Ardoğan, bölgede üretim yapan on kadar fabrikanın arıtma tesisi kullanmadan deri ve kimyasal atıkları doğrudan Gerede Çayı’na boşalttığını belirtti. Gerede Çayı’nın 288 kilometrelik yol boyunca Gerede, Eskipazar, Çerkeş, Çankırı, Karabük, Yenice, Ovacık, Gökçebey, Devrek ve Filyos’tan geçerek Batı Karadeniz üzerinden Zonguldak’a döküldüğünü ifade eden Ardoğan, bu havzada 355 bin kişinin olumsuz etkilendiğini söyledi.

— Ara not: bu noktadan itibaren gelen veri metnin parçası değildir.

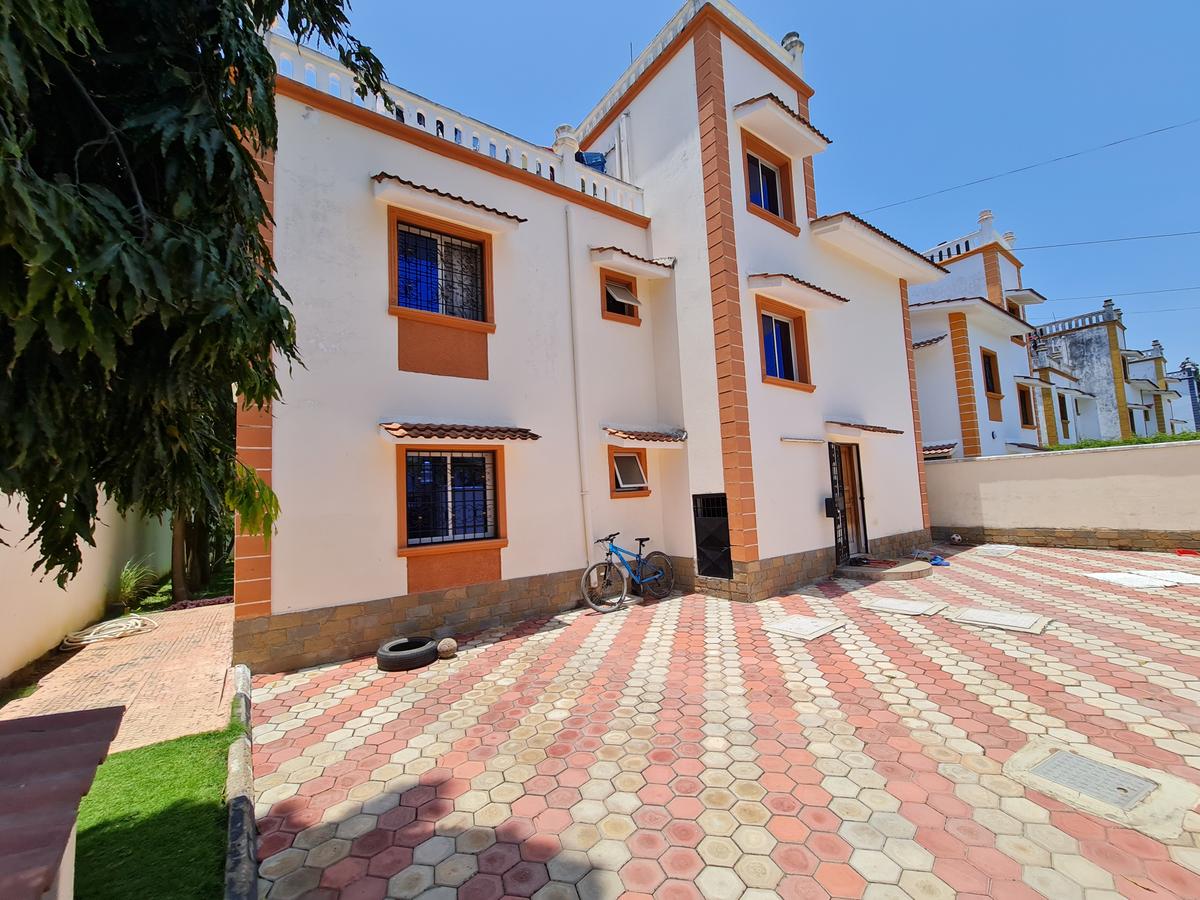 4 Bed Villa with En Suite in Nyali Area - 5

“Her gün hayvanlar ölüyor, balıklar tamamen yok oldu. Suda tek bir yaşam izi kalmadı, kurbağa dahi yok artık. Köylüler üretim yapamıyor, bağlarını bahçelerini sulayamıyor. Biz de platform olarak 900 gündür mücadele ediyoruz, gitmediğimiz kapı kalmadı. Kirliliği üretenler iktidar partisinin üyeleri. Belediyeler, kaymakam, bakanlık, valilik hep aynı tavırda. Murat Kurum’a üç kez 14 sayfalık dosya verdik, sonuç alamadık. Yeşil Doğa programında konu gündeme geldi, Emine Erdoğan’a kadar ulaştı ama değişen bir şey olmadı” dedi.

“Yerel Halkın Görüşü Yok Sayılıyor”

İstanbul Veteriner Hekimler Odası Başkanı Erdinç Orhan da elektrik ve enerji piyasası düzenlemelerini hükümsüz kılan yeni bir kanun teklifinin Meclis’te oylanacağını hatırlattı.

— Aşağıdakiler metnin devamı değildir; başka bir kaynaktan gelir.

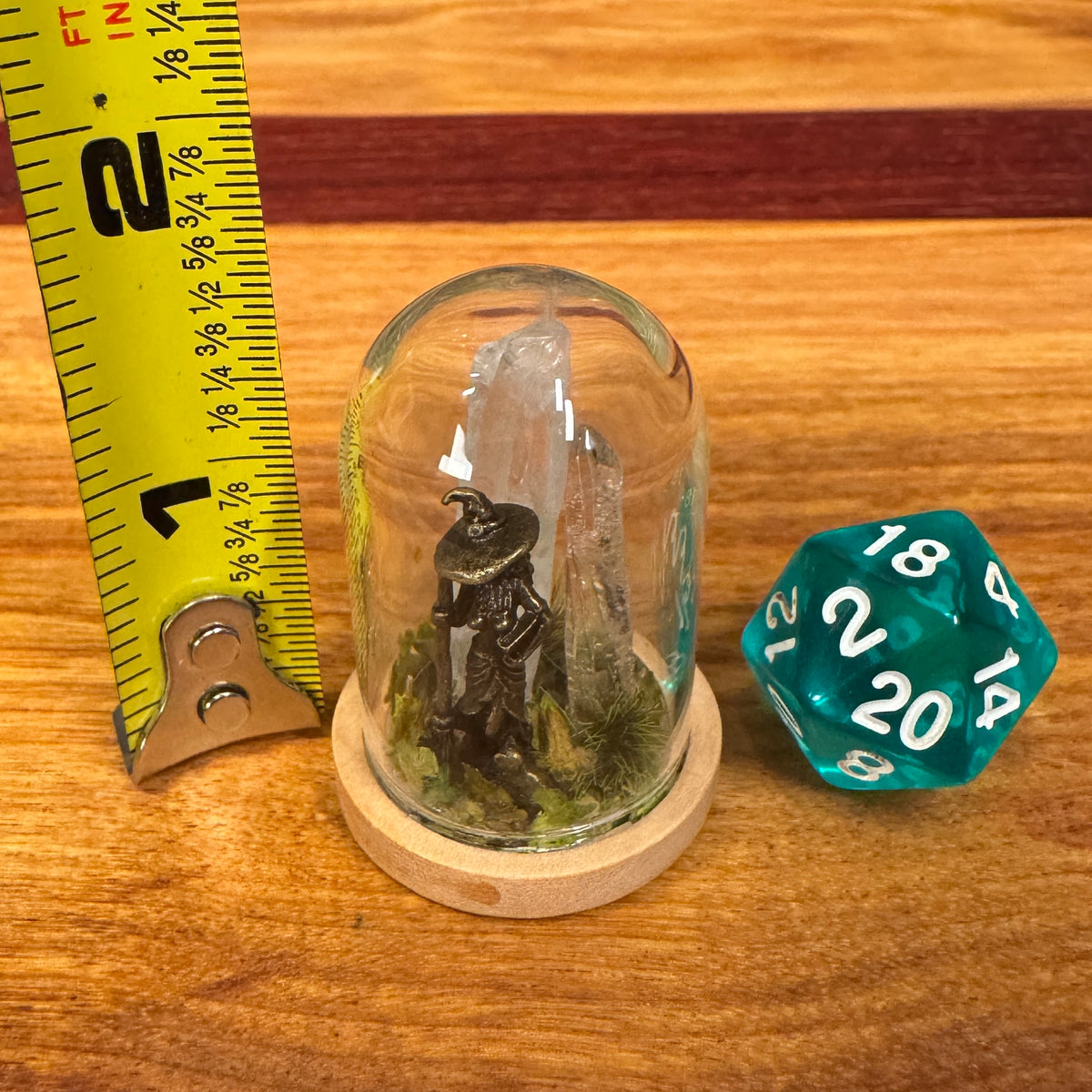 Little Glass Dome - Witch with crystals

Orhan, doğanın yüzyıllar içinde şekillendiğini, üzerindeki canlı çeşitliliğinin insanların sağlığını doğrudan etkilediğini söyledi. Doğaya zarar verenin insan olduğunu ama bu dengenin korunması gerektiğini ifade eden Orhan, bilim insanlarının, sivil toplumun ve yerel halkın görüşleri dikkate alınmadan alınacak kararların doğayı tahrip edeceğini belirtti.

Katılımcılar konuşmaların ardından Meclis’teki görüşmeler öncesinde Ankara’daki protestoya çağrı yaptı.